> **The data**:
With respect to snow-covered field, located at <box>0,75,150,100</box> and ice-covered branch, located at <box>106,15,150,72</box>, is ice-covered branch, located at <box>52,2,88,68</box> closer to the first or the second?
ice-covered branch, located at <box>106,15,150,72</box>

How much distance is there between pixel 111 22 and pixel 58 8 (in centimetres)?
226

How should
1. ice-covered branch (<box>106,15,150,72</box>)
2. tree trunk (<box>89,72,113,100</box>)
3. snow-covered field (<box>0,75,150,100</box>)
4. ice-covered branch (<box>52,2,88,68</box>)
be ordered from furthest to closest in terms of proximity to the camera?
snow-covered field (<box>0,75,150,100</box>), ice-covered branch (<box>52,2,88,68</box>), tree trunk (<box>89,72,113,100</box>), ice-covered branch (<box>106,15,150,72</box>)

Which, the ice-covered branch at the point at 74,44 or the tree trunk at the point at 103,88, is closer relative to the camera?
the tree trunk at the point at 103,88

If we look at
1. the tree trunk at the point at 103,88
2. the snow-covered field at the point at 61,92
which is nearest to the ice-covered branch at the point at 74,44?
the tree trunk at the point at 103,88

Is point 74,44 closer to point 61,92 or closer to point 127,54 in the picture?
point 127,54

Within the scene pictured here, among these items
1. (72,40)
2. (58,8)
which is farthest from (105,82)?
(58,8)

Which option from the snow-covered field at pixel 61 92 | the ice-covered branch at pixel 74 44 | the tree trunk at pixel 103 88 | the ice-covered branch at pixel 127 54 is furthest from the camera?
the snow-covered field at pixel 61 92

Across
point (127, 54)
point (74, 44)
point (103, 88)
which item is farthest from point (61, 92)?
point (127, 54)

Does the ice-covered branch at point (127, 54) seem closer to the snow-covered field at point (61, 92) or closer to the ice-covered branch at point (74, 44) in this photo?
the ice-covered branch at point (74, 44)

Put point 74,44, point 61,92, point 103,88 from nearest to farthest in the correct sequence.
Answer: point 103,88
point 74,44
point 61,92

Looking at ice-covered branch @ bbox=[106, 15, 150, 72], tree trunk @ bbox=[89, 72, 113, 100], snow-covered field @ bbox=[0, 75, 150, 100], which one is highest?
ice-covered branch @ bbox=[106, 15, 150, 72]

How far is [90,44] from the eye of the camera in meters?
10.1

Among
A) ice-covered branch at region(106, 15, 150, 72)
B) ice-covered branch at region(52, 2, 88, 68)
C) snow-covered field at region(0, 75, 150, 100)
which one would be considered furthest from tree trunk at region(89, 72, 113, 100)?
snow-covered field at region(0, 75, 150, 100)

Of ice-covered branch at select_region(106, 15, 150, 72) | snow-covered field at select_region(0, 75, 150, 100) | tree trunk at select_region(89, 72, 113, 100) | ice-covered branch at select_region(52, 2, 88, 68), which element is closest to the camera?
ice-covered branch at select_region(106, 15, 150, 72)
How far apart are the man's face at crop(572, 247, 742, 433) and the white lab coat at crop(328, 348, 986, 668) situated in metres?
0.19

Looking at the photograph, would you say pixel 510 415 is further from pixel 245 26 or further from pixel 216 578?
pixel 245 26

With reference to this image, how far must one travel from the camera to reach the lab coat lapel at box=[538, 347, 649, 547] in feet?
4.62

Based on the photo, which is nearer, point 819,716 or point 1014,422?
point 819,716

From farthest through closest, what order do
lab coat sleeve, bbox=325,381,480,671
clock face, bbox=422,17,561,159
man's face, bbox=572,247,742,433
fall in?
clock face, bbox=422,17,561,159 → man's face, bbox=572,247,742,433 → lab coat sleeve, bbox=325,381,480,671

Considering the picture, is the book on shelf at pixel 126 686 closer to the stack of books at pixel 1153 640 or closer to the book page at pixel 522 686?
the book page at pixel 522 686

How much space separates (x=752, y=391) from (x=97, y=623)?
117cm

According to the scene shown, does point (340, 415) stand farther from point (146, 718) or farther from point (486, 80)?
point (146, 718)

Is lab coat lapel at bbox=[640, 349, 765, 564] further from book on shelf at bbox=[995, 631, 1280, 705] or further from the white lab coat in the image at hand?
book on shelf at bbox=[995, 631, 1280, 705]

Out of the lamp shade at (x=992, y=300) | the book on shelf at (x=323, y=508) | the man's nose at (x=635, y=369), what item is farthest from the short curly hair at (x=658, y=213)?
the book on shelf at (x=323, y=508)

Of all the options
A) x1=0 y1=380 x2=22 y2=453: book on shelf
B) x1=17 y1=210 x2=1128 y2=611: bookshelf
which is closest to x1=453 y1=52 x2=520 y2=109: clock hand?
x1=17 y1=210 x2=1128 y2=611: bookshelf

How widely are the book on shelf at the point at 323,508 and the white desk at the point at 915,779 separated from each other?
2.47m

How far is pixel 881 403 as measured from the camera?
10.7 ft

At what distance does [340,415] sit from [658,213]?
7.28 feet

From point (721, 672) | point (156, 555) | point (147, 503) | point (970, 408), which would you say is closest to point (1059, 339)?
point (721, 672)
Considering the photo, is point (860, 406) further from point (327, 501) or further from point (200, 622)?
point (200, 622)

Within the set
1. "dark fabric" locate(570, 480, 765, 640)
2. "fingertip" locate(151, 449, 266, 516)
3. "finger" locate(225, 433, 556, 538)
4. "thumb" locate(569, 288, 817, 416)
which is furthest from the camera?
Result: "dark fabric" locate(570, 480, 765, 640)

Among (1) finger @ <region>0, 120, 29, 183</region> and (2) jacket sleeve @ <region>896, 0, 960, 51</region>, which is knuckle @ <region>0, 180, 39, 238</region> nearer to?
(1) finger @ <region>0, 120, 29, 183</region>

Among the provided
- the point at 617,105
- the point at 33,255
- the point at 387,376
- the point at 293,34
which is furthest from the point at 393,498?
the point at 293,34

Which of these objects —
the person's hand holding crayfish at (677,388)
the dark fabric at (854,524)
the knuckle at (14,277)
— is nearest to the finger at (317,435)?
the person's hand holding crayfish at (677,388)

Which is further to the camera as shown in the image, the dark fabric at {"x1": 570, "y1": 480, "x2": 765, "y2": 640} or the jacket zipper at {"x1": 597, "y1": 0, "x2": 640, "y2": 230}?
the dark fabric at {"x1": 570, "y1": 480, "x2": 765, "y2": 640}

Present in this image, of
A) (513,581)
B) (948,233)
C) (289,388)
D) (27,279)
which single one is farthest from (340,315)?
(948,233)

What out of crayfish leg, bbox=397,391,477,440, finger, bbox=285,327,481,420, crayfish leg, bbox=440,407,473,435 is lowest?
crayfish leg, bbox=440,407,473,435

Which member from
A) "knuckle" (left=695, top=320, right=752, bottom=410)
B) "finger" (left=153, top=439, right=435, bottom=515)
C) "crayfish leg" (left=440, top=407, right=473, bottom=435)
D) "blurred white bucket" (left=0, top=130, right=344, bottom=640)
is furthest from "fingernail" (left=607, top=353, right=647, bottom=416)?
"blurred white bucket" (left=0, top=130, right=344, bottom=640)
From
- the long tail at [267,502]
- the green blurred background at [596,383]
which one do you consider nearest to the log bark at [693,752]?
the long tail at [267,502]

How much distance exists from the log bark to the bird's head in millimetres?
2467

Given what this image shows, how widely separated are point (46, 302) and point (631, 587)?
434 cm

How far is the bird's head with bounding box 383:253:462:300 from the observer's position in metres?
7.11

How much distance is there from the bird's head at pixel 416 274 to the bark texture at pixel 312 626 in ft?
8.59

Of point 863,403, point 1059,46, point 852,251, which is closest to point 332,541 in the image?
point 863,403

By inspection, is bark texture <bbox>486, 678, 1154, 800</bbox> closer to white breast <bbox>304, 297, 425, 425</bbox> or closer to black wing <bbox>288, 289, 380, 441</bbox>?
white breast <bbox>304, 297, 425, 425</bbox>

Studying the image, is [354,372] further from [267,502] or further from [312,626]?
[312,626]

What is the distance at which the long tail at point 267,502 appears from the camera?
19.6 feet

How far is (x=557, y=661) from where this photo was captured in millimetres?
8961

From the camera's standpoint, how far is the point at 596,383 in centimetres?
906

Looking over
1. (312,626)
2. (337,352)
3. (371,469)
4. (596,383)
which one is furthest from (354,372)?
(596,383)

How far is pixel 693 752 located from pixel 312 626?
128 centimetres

> **Exercise**: Transcribe every line of the data above verbatim, starting with the line that contains "Of point 863,403, point" and continuing through the final line of the data, inclusive.

> **Output of the task**:
Of point 863,403, point 1059,46, point 852,251, which is closest to point 332,541 in the image?
point 863,403

By inspection, is bark texture <bbox>486, 678, 1154, 800</bbox> closer to white breast <bbox>304, 297, 425, 425</bbox> or closer to black wing <bbox>288, 289, 380, 441</bbox>?
white breast <bbox>304, 297, 425, 425</bbox>

Studying the image, is [354,372] further from [267,502] or further from [312,626]?
[312,626]

What is the distance at which the long tail at point 267,502 appears from the camera?
19.6 feet

How far is (x=557, y=661) from where this photo was captured in millimetres?
8961

From the camera's standpoint, how far is the point at 596,383 in centimetres?
906

Looking over
1. (312,626)
2. (337,352)
3. (371,469)
4. (596,383)
which one is furthest from (354,372)?
(596,383)

How far is pixel 693 752 located from pixel 312 626?
128 centimetres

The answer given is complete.